Out Tomorrow: A Mysterious Country
Edited by John Buffalo Mailer and J. Michael Lennon, A Mysterious Country collects Mailer’s commentary on the grace and fragility of democracy, 80 excerpts, 1945-2007, from his books, essays, interviews and letters, many of them uncollected or unpublished. The book is out tomorrow in hardback from Arcade Books; order from Amazon.
Please pass on to anyone worried about the parlous state of our democracy. From the introduction:
Mailer’s early novels are reamed with fears of nascent fascism. In The Naked and the Dead, the crypto-fascist Gen. Cummings tells his Lt. Hearn, his aide, that the principles of fascism are “far sounder than communism if you consider it, for it is grounded in men’s actual natures.” In his next novel, Barbary Shore (1951), Cumming’s predictions of the rightward turn in postwar America are dramatized in the conflict between an FBI agent, Hollingsworth, and McCleod, a former high official of the Communist Party who played a role in the murder of Stalin’s rival Leon Trotsky, but left the party in disgust with Stalin’s brutality. The Red Scare and the blacklist of leftist writers and artists, stoked by the demagoguery of another American reactionary, Senator Joseph McCarthy, is the backdrop to Mailer’s 1955 Hollywood novel, The Deer Park. Mailer’s portrait of Herman Teppis, the right-wing studio head, and the insidious corruptions of Hollywood Babylon, are based on his 18 months spent working as a scriptwriter, along with [Jean] Malaquais, at Warner Brothers.
From the mid-fifties on, Mailer described himself as a “libertarian socialist,” a phrase that captures his desire to join the emerging polarities of his thinking, to build a radical bridge between the Left and the Right, create an alliance that would stand as a bulwark against reactionary nativism. The encroachments of totalitarianism knew no boundaries; the effort to keep democracy alive had to take place in every venue of American life. Consequently, as he stated in a 1955 interview, “politics as politics interests me less today, than politics as part of everything else in life.” On the one hand, he was a proponent of sexual freedom, minority and worker civil rights, and an end to literary censorship, and on the other, he was opposed to corporate greed, environmental destruction, jingoistic patriotism, and the growing and powerful seductions of advertising, all of which he saw as the hydra-heads of totalitarianism.
In 1960, he voted for the first time since 1948, enticed back to the political arena by the candidacy of John F. Kennedy, whose “New Frontier” platform gave promise of a rejuvenation of civic life as the dull fog of conformity during the 1950s began to recede.

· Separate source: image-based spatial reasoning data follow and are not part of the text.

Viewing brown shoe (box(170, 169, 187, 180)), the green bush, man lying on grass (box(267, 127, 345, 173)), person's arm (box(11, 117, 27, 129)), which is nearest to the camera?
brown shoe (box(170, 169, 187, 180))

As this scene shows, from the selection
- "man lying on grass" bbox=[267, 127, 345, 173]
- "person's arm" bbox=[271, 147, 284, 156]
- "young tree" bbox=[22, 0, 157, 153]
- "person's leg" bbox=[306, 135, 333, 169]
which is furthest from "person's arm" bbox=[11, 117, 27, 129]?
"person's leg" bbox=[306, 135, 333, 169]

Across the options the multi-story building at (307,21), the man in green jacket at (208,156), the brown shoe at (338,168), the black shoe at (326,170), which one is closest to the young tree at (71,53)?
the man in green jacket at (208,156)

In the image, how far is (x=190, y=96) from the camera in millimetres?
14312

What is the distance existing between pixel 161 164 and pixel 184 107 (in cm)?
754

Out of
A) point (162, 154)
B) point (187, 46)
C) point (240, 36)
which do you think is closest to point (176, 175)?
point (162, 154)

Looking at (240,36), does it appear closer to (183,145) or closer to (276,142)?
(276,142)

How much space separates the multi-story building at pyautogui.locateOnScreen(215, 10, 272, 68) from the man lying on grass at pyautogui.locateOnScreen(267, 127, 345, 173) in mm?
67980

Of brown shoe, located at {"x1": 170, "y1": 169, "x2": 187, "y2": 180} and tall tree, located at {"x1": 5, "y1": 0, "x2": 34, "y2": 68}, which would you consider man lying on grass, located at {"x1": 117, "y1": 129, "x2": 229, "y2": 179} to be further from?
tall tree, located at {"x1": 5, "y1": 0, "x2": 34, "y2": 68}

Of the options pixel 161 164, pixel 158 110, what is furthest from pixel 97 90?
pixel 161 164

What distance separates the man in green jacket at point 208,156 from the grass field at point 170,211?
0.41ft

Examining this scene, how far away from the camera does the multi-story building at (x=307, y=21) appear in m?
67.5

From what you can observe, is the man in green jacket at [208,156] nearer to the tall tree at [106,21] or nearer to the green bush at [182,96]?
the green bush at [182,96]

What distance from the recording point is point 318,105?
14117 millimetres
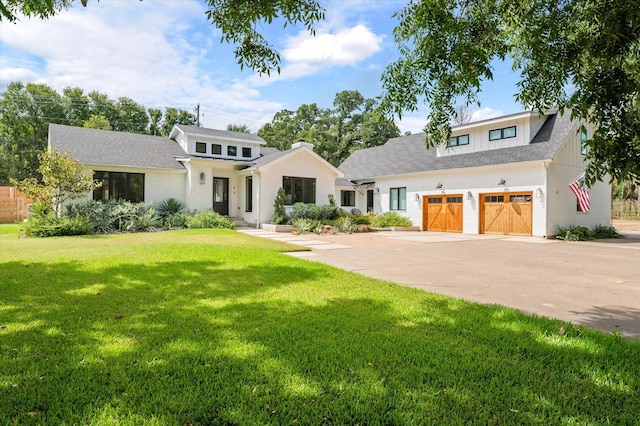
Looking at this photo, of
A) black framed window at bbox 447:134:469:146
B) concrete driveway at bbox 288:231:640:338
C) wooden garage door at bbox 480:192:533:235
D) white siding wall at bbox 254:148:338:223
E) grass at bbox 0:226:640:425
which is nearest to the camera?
grass at bbox 0:226:640:425

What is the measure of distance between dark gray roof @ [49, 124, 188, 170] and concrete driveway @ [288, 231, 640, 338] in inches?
496

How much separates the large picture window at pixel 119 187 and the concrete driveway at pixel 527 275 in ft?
40.2

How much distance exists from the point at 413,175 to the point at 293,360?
772 inches

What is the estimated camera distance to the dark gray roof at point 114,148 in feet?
57.6

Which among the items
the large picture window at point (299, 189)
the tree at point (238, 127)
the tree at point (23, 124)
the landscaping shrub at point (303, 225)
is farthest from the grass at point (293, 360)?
the tree at point (238, 127)

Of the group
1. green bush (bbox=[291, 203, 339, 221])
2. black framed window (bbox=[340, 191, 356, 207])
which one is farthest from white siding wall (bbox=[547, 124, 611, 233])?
black framed window (bbox=[340, 191, 356, 207])

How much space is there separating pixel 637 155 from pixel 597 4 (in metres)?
1.90

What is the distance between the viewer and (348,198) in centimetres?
2583

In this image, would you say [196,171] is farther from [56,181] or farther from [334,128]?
[334,128]

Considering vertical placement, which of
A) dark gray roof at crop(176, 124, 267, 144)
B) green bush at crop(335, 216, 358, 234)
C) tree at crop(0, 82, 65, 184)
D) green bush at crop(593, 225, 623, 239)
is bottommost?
green bush at crop(593, 225, 623, 239)

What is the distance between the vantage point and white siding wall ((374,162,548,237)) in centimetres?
1608

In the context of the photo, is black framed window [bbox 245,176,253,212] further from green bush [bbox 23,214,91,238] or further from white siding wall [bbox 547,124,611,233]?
white siding wall [bbox 547,124,611,233]

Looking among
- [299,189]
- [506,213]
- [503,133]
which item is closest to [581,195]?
[506,213]

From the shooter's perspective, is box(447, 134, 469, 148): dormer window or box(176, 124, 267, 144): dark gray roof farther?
box(176, 124, 267, 144): dark gray roof
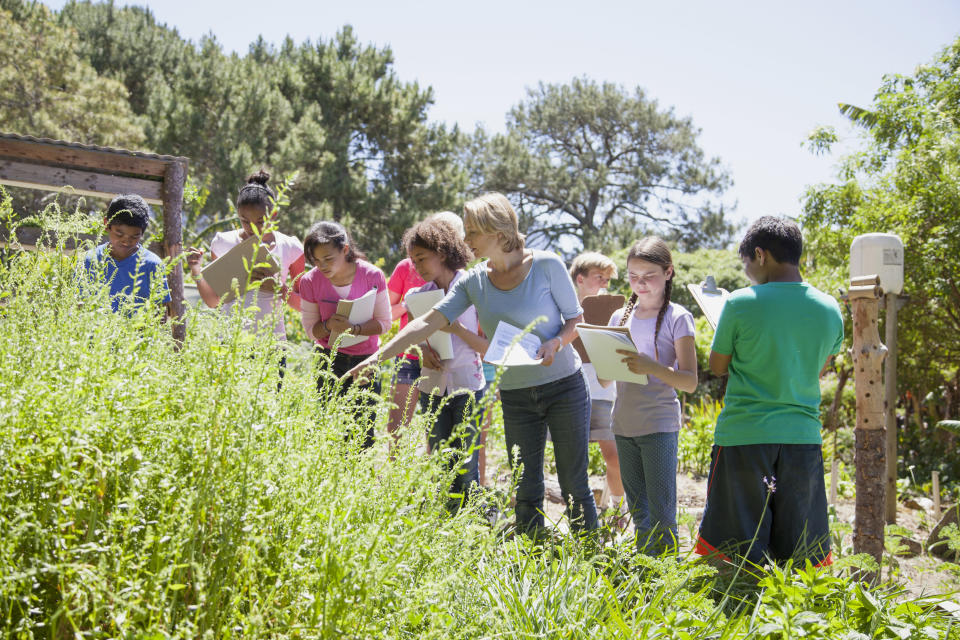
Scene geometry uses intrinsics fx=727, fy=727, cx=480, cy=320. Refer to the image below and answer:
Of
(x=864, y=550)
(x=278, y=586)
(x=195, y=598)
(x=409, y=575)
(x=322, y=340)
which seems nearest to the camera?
(x=278, y=586)

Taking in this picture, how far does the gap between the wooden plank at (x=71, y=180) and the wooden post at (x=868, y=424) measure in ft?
15.4

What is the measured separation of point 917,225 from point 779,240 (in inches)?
338

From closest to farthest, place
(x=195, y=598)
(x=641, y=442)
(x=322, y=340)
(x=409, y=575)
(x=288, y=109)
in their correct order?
(x=195, y=598) → (x=409, y=575) → (x=641, y=442) → (x=322, y=340) → (x=288, y=109)

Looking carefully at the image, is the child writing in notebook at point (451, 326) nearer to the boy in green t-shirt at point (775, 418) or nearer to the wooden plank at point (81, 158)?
the boy in green t-shirt at point (775, 418)

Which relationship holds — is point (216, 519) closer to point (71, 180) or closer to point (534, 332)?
point (534, 332)

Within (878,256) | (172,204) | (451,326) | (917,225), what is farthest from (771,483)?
(917,225)

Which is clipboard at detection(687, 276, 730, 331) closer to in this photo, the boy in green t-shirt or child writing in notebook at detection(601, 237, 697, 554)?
child writing in notebook at detection(601, 237, 697, 554)

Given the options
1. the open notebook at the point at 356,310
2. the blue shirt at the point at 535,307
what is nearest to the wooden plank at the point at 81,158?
the open notebook at the point at 356,310

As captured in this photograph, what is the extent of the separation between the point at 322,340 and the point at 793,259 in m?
2.63

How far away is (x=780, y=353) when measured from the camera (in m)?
2.80

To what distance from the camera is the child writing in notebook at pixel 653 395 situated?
130 inches

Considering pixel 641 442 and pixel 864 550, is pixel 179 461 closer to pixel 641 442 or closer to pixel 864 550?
pixel 641 442

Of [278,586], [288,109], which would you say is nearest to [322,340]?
[278,586]

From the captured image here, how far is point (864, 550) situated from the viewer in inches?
148
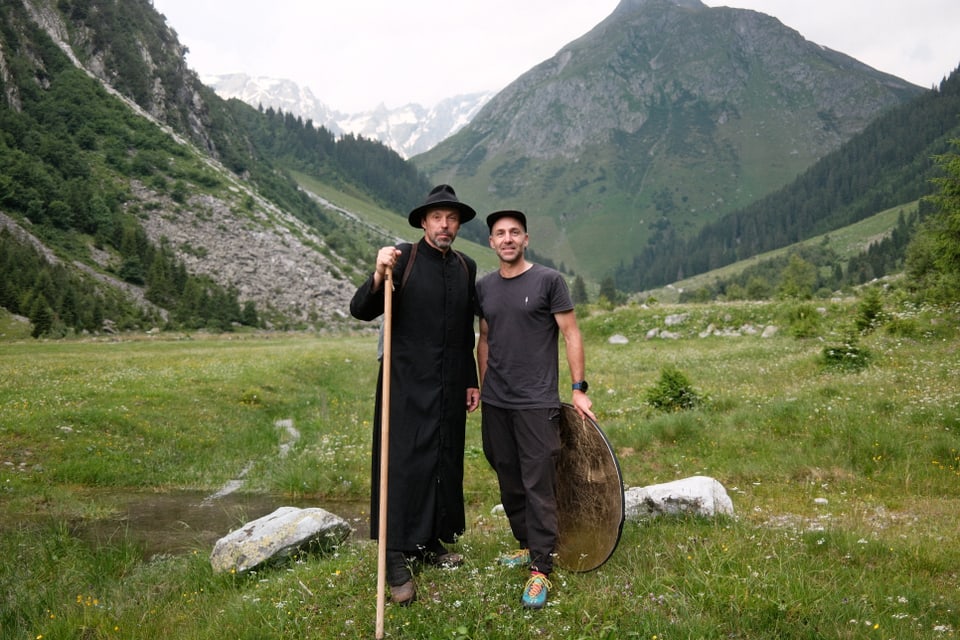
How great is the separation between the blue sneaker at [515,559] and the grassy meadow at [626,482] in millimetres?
199

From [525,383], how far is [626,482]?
5847 mm

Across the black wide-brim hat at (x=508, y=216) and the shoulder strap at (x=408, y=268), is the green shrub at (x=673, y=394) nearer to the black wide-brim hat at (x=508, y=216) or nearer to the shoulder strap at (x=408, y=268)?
the black wide-brim hat at (x=508, y=216)

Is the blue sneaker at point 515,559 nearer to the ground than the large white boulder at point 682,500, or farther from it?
nearer to the ground

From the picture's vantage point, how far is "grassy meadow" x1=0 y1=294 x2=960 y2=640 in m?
4.91

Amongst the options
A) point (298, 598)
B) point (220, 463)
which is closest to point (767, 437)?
point (298, 598)

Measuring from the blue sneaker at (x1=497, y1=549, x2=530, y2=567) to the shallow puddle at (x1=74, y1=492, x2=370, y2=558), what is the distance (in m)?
3.43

Kennedy, he believed, could perform the essential duties of governing while also satisfying the nation’s psychological yearnings for greatness, which he called “the dream life of the nation.” Mailer’s deepest aspiration was to create a dialectical relationship not only between the political Left and Right, but also between traditional politics and psychology—more Jungian than Freudian—linking the world of practical affairs with the world of movies, myths, and dreams. His deepest fear was that a polarized nation would devolve into a failed nation.